SEBI's 210th Board Meeting: Here Are Five Key Takeaways
The markets regulator allowed a special framework to make it easier for the government to delist PSUs from the stock market.

The market regulator conducted its 210th board meeting on Wednesday and several big ticket market reforms were discussed. But what stood out among many were major changes for the Alternative Investment Fund industry, NSEL settlement, benefits for startup founders, delisting reforms for government firms and reforms for merchant banking industry.
Until now, if an investor in an AIF wanted to put additional money into a company that the AIF is investing in, it had to be done outside the AIF structure—typically through the Portfolio Management Services route. But this route has several limitations.

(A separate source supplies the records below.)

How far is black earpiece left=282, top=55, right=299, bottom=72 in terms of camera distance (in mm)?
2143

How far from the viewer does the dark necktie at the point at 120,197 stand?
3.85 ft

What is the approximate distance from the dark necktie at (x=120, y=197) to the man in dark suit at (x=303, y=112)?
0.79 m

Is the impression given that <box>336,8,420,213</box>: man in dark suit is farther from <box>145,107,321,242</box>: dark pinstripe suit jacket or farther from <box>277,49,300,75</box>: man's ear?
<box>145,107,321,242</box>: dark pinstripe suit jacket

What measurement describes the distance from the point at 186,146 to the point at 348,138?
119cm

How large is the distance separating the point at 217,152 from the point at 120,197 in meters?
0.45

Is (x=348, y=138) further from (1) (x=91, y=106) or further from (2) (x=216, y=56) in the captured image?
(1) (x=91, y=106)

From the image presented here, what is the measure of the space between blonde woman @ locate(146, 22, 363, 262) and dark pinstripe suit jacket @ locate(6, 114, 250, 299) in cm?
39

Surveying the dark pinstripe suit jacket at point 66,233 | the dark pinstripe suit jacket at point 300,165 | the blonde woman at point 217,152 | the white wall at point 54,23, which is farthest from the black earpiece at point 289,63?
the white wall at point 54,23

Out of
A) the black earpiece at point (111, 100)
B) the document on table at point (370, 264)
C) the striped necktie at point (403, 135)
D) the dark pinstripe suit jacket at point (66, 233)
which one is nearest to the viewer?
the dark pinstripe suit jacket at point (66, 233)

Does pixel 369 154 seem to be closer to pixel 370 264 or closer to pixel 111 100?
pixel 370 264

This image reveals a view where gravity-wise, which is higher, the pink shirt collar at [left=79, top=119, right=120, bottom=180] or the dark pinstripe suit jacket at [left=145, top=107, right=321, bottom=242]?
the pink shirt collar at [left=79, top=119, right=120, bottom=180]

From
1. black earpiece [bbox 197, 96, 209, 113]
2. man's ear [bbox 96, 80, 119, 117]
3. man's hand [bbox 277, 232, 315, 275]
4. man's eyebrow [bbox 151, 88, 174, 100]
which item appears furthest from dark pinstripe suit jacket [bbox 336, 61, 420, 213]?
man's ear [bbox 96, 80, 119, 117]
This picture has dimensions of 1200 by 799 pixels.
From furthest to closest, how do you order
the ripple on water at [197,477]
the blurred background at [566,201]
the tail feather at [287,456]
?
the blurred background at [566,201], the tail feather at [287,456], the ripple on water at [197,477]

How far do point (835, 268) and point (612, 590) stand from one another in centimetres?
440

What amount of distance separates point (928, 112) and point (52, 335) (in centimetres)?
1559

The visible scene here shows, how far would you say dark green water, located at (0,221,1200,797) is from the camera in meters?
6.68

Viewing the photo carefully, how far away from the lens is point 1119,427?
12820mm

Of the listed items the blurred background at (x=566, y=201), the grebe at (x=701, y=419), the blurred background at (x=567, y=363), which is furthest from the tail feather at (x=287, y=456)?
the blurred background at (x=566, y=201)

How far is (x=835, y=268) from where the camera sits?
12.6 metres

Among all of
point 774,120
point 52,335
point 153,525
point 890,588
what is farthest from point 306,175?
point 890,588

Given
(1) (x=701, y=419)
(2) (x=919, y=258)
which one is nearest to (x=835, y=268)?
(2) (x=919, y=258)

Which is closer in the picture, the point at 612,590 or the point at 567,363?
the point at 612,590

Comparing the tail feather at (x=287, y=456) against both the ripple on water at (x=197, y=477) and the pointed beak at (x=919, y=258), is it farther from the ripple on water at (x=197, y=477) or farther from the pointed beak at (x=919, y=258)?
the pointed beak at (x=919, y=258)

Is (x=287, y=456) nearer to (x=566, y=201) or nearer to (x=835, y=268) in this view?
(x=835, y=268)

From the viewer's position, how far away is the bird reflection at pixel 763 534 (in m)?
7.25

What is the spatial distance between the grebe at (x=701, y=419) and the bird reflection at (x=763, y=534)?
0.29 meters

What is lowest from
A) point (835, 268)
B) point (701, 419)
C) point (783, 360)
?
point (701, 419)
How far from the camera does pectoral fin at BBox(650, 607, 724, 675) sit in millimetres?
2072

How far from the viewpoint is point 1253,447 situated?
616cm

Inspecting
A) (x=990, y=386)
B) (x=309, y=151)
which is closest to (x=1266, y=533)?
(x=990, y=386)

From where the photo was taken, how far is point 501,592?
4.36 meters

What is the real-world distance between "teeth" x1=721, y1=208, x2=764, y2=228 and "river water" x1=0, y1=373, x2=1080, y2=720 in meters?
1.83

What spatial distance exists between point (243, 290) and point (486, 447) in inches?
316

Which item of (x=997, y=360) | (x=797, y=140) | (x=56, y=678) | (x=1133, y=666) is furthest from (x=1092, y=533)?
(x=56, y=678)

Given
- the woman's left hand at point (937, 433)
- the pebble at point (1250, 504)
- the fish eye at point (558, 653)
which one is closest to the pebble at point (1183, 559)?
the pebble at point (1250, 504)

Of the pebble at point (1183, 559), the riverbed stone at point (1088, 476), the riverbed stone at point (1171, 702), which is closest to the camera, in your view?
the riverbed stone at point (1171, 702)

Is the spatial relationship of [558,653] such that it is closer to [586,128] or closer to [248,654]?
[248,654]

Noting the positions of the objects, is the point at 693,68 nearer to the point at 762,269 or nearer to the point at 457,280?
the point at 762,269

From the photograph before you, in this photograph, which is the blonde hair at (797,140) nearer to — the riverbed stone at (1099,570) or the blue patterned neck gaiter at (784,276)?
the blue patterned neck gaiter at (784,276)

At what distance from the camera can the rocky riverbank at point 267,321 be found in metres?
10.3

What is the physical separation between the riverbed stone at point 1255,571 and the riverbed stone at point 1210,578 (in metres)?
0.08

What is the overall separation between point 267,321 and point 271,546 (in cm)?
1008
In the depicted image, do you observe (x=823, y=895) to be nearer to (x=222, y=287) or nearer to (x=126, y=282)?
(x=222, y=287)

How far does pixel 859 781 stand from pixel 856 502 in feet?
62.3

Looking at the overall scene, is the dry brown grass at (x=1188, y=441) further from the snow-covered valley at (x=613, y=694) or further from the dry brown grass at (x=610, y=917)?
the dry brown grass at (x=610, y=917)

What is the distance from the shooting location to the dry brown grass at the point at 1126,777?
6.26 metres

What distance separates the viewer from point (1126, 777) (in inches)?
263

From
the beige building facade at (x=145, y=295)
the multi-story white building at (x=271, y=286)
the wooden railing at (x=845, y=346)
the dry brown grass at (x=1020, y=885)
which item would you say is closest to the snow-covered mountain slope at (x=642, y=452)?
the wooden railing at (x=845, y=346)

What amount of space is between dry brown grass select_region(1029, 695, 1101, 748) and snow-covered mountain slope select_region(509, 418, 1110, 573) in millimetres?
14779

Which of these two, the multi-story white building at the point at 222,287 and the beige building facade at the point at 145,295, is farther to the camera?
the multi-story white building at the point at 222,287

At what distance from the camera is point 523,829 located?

These include PMS regulations restricting investments in unlisted companies, PMS clients having the option to exit early, which may not align with the AIF’s timelines and finally, investment managers not being allowed to advise co-investors on listed securities under the current rules.
Hence, to ease this entire process and give better opportunities to investors, the co-investment reform has been brought in.
The markets regulator also allowed a special framework to make it easier for the government to delist PSUs from the stock market when the government already owns at least 90% of the company. This move is for PSUs that are no longer viable due to outdated business models or other government decisions, such as asset sales.
The regulator also approved ease of norms for founders of startups who wish to list their companies. Current norms only allow employees to take the benefits of ESOP issuances. The regulator has now extended this to founders as well but such that they can hold ESOPs until a year before listing.
SEBI has further introduced a scheme for stock brokers who are currently facing regulatory action. It offers them a chance to settle ongoing cases and close them quickly through a fast-track process.
Finally, the regulator has permitted merchant bankers to carry out non-SEBI-regulated activities within the same entity, provided they meet specific conditions laid down by the regulator.